L’étendue de cette catastrophe va au-delà de la pandémie qui assiège les humains. Cette affection malheureuse révèle d’autres maladies que le capitalisme colonial et patriarcal a créées et répandues sur la planète, et qui explique la virulence de cet organisme. Les pires virus capitalistes sont :

1- la destruction environnementale et l’extinction de centaines d’espèces animales qui vivent avec nous sur cette terre. L’extermination perpétrée par les forces capitalistes productives-destructrices génère un déséquilibre biologique certain qui met à risque la vie humaine.

2- la destruction systématique des territoires et communautés de vie différentes et alternatives au capitalisme. Les anciens et les paysans ont pendant des milliers d’années pris soin de la nature. Cette destruction est un désastre qui a causé un déséquilibre social et environnemental qui met à risque des millions d’êtres humains qui doivent rejoindre les centres capitalistes locaux ou mondiaux. Cela crée une concentration urbaine dangereuse et fait beaucoup de dégâts.

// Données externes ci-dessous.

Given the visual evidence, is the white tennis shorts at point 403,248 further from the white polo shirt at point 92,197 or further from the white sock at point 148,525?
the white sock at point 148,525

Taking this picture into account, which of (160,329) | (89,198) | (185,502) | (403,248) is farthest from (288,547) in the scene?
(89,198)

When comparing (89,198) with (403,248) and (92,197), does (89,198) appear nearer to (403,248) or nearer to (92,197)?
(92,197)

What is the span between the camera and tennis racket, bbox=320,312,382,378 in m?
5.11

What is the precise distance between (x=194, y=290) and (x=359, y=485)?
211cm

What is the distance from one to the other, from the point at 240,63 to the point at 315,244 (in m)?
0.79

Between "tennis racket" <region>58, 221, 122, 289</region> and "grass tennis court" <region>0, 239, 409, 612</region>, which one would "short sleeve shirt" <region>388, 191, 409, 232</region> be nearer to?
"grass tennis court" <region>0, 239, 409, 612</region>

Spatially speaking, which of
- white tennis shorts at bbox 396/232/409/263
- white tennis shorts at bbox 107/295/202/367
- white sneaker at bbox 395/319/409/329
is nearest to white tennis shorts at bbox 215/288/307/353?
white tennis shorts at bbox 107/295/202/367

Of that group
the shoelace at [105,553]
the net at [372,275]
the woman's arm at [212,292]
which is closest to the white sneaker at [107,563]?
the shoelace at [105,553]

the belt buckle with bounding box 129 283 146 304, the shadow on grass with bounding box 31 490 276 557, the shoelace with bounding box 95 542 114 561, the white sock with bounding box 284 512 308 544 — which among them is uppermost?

3- la destruction sauvage de la dimension féminine de la société qui contemple l’aptitude humaine à prendre soin de la nature, des animaux, des plantes et des autres, de l’humanité. Cette attaque sauvage sur le féminin se voit dans la violation de la nature, dans la communauté et la société avec leurs domaines de soin tels que la santé, la nourriture, l’éducation, l’art, l’hébergement et la culture. Les espaces de soin ont été brutalement détruits au nom d’une croissance économique et de l’économie de marché. Maintenant, alors que le « virus ennemi frappe », on se rend compte que sans soin, il n’y a pas de vie.

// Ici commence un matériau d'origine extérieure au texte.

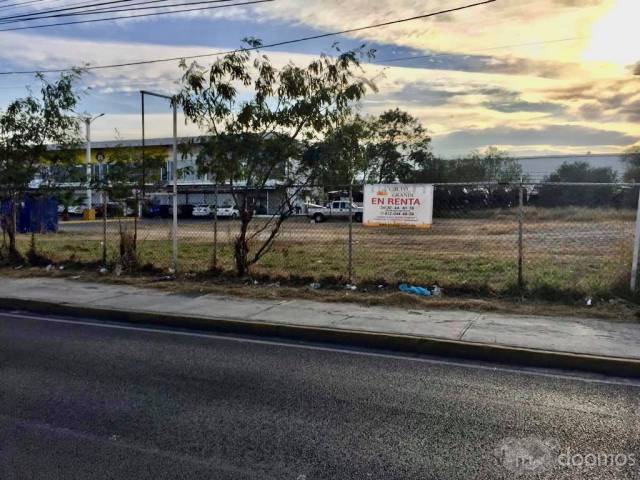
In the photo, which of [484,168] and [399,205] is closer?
[399,205]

Nous sommes confinés dans nos cellules urbaines et regardons avec terreur ce petit organisme « menacer notre vie ». Une vie parfaite pour les quelques responsables et gagnants de cette catastrophe, une vie confortable pour les classes moyennes en perte de vitesse, et une vie imposée, précaire et très souvent misérable pour la majorité qui le vit comme une tragédie, ceux qui ont été contraints par l’armée de vivre dans une maison, que beaucoup n’ont même pas. Nous nous trouvons à un tournant historique qui met fin aux progrès capitalistes, à leur obscène production et leur consommation perverse. Nous sommes confinés dans nos cages de béton et nous regardons, pour ceux qui le peuvent depuis leurs fenêtres ou leurs balcons, pour les autres au travers de leurs appareils connectés, les petits animaux sortir du confinement auquel ils ont été condamnés jusqu’à ce que l’heure de leur extinction survienne. Peut-être qu’ils vont surveiller notre extinction. Nous regardons la nature respirer et soigner ses poumons alors même que les nôtres sont à risque. Nous voyons, surpris, que nous sommes tous sauvés, surtout ceux d’entre nous qui regardent au travers de leurs fenêtres et balcons, ou qu’aucun de nous ne survit.

Avec cette brèche historique causée par un petit organisme, – que l’on ne voit pas ni en bas ni en haut, ni à droite ni à gauche, ni au centre ni à la périphérie, ni au nord ni au sud -, nous participons à notre dernière entrevue avec notre finitude. C’est le moment d’accepter notre insuffisance humaine, d’être humble et reconnaissant pour la vie et l’abri naturel qui nous a été offert. L’humilité et la dignité nous permettront de faire face au vrai ennemi, le capitalisme patriarcal et colonial, et de ne plus laisser cette catastrophe le nourrir pour le renforcer. Nous avons l’opportunité exceptionnelle d’inverser le sens de l’histoire et d’ouvrir des chemins vers d’autres formes de vie humaine qui ne détruisent pas la nature, qui ne s’approprient pas des territoires destinés à d’autres espèces animales, qui n’exproprient pas, qui n’accumulent ni ne concentrent aux mains d’un petit nombre ce qui revient à l’ensemble des espèces, mais qui ont une vie pleine et respectueuse de ce qui n’est pas un être humain, qui prennent soin du féminin qui prend soin de nous. Si nous n’en sommes pas capables, peut-être que nous ne méritons pas cette grâce cosmique.

Par Natalia Sierra, Sociologue et analyste politique équatorienne.